SOURCE PASSAGE:
###
# X5 & Auxillary Audio Input question



## cgoldens (Dec 30, 2002)

http://bimmer.roadfly.org/bmw/forums/e53/forum.php?postid=757978&page=1

I saw the above link posted regarding the 2003 X5, can anyone verify that the 2003 will have an auxiliary audio input?

I know the 2003 3 series has them, but it is not mentioned anywhere in the X5 literature.

I plan on buying a new 3.0 X5 in the next month, if the imput does not exist, I hope to use the adapter from soundgate. The guy there told me that the part is around $120, if my system has DSP, that adapter is near $300 in addition (that's over $400 to hook up my $500 iPod, DOH!)!!!! Not sure it's worth buying the upgraded DSP system anyway. Thoughts?


----------



## Kaz (Dec 21, 2001)

I'd have to read up at home to be sure but I'm fairly certain there is an aux in adapter kit for E46, E39 and E53 for MY03.

No idea what its supposed to cost but I can tell ya it doesn't have more than $10 worth of parts in it.


----------



## cgoldens (Dec 30, 2002)

*Thanks Kaz*

Do you have a 2003 X5? or a 2003 C? I'm a newbie, what are the different E codes stand for? I 'm guessing the tyhpe of BMW, but which one?
###
DATA EXTRACT:
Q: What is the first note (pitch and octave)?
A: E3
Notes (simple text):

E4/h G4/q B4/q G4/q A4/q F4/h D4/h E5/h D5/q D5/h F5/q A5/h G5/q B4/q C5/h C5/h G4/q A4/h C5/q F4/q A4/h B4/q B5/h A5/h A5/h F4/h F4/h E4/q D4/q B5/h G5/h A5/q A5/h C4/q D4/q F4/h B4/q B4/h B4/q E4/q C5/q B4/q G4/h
###
STATED TASK 1: In the forum thread, copy the stretch from "I know the 2003" through "E53 for MY03.", swapping "iPod" for "MP3 player".
STATED TASK 2: Decide whether each statement agrees with the forum thread. Answer yes or no, and quote the words that decide it. (a) The soundgate adapter for a system with DSP is said to cost around $120. (b) Kaz says the aux in adapter kit has no more than $10 worth of parts. (c) The first poster plans to buy a 3.0 X5.
The data has no connection to the forum thread.

RESULT 1:
I know the 2003 3 series has them, but it is not mentioned anywhere in the X5 literature.

I plan on buying a new 3.0 X5 in the next month, if the imput does not exist, I hope to use the adapter from soundgate. The guy there told me that the part is around $120, if my system has DSP, that adapter is near $300 in addition (that's over $400 to hook up my $500 MP3 player, DOH!)!!!! Not sure it's worth buying the upgraded DSP system anyway. Thoughts?


----------



## Kaz (Dec 21, 2001)

I'd have to read up at home to be sure but I'm fairly certain there is an aux in adapter kit for E46, E39 and E53 for MY03.

RESULT 2:
(a) No: "if my system has DSP, that adapter is near $300 in addition"
(b) Yes: "it doesn't have more than $10 worth of parts in it"
(c) Yes: "I plan on buying a new 3.0 X5 in the next month"